The balance between the generations involved in this film was always weighted towards the new, but over time it became more so. After the decision was made to include the original crew in some opening scenes, several TOS actors declined. It’s been reported that Leonard Nimoy was approached to direct the film, but was told that there wasn’t time to make the changes in the script he requested, so he declined. Instead, David Carson, who had directed TNG episodes and other television, became the director of “Generations.”
The script was written by the team of Brannon Braga and Ronald D. Moore, young writer/producers whose first assignments were for TNG and then DS9. Berman had also asked TNG writers Maurice Hurley and Michael Piller to develop stories for the feature. Piller declined to engage in this competition, and Hurley’s story wasn’t chosen, though it was felt to be strong enough to consider for a subsequent feature.

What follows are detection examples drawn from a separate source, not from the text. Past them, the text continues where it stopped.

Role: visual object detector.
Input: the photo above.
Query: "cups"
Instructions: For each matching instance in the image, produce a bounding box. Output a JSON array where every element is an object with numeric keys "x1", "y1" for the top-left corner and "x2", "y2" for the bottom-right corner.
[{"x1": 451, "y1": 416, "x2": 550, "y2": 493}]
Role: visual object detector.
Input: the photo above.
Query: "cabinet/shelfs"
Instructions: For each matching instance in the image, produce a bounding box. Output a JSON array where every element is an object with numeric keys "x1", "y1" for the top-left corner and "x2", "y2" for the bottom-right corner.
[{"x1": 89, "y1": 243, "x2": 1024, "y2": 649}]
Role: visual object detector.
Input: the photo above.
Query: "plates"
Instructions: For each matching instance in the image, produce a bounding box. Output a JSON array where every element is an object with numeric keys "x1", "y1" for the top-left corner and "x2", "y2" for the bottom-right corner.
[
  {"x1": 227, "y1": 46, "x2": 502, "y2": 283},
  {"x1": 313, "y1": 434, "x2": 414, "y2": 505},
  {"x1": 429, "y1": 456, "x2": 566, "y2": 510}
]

As Braga and Moore described the process (on the DVD commentary and in various interviews), it involved assembling certain pieces: getting Kirk and Picard together (despite a separation of some 80 years), Kirk’s death, the crash of TNG’s Enterprise-D, etc., while meeting studio demands that it be comprehensible to an audience that somehow didn’t know much about Star Trek, that it include the ever-popular Klingons, a larger-than-life villain like Khan, a comic turn for Data.
They also had to respond to the preferences of the main actors, William Shatner (as Captain Kirk) and Patrick Stewart (Captain Picard of the 24th century Enterprise-D.) For at least part of this time, Braga and Moore were also writing the TNG finale on television, the now classic “All Good Things…” There was even overlap in the filming of the last episode and filming scenes of the movie.